Polémiques en République Dominicaine — Une journaliste dominicaine propose que son pays gère les fonds destinés à Haïti : levée de boucliers contre une déclaration jugée raciste et paternaliste…

SAINT-DOMINGUE, mardi 17 juin 2025 – RHINEWS- Lors de la conférence de presse hebdomadaire du président dominicain Luis Abinader, une déclaration de la journaliste Soila Paniagua, du journal Hoy, a provoqué un tollé : elle a suggéré que les fonds alloués à Haïti par la Banque interaméricaine de développement (BID) soient confiés directement à la République dominicaine pour « les investir elle-même sur le territoire haïtien », arguant que les Haïtiens « n’ont ni hôpitaux, ni écoles, ni rien du tout ». Cette intervention, teintée d’un paternalisme néocolonial, suscite de vives critiques pour son racisme sous-jacent et son esprit d’ingérence.

« Cela démontre qu’il faut une supervision, quelqu’un pour contrôler l’utilisation des fonds », a déclaré Paniagua. « Au final, ce sont les Dominicains qui subissent les conséquences », a-t-elle poursuivi, estimant que la République dominicaine serait en meilleure position pour gérer l’aide destinée à Haïti, comme si le pays voisin était structurellement incapable de se gouverner lui-même.

Interrogé sur ce point, le président Abinader s’est gardé de valider cette proposition, tout en qualifiant la question de « préoccupation tout à fait légitime ». Il a rappelé que la BID disposait de ses propres mécanismes d’audit, ajoutant : « Nous ne pouvons pas nous impliquer dans leur gestion. »

De nombreux observateurs haïtiens et internationaux ont dénoncé une tentative à peine voilée de renouer avec une logique d’occupation indirecte. Pour un diplomate haïtien contacté par RHINEWS, « cette proposition revient à dire que les Haïtiens sont incapables de gérer eux-mêmes leur avenir, ce qui est profondément offensant et inacceptable ». Une militante des droits humains à Port-au-Prince a pour sa part qualifié la déclaration de « symptôme d’un racisme structurel déguisé en bon sens technocratique ».

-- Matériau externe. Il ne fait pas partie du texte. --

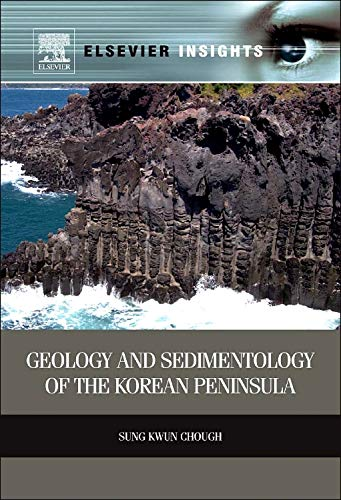 9780124055186: Geology and Sedimentology of the Korean Peninsula (Elsevier Insights)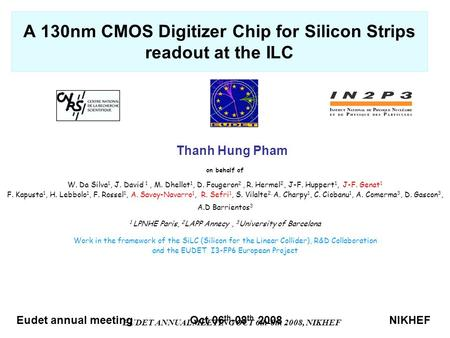 EUDET ANNUAL MEETING OCT 6th-8th 2008, NIKHEF A 130nm CMOS Digitizer Chip for Silicon Strips readout at the ILC on behalf of W. Da Silva 1, J. David 1,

L’incident intervient dans un contexte particulièrement tendu. Alors que Vatican News relayait récemment des accusations de violations des droits humains contre les migrants haïtiens en République dominicaine, le président dominicain a minimisé l’affaire, qualifiant les accusations de « simples absurdités relayées par un individu ». Pour mémoire, ces déclarations faisaient écho à un rapport sur les expulsions massives, les détentions arbitraires et les discours ultranationalistes à l’encontre des Haïtiens.

« Tous les pays peuvent se lasser d’Haïti, sauf la République dominicaine », a déclaré le vice-ministre Silie, cité par le président. Une formule ambiguë, que certains interprètent comme un appel à la tutelle régionale plutôt qu’à une réelle coopération bilatérale.

La controverse ne faiblit pas sur les réseaux sociaux, où la journaliste Paniagua est accusée d’instrumentaliser l’aide internationale pour justifier une forme d’annexion morale et administrative. Sur X (ex-Twitter), l’écrivain haïtien Lyonel Trouillot a ironisé : « Après la ‘mission civilisatrice’ de 1915, voici venir la gestion éclairée par procuration de 2025. »

La BID n’a pas encore réagi publiquement à cette proposition. L’institution avait annoncé en mai 2025 un soutien de 290 millions de dollars à des projets sociaux et sanitaires en Haïti, notamment pour renforcer les hôpitaux dans les régions les plus touchées par la crise humanitaire.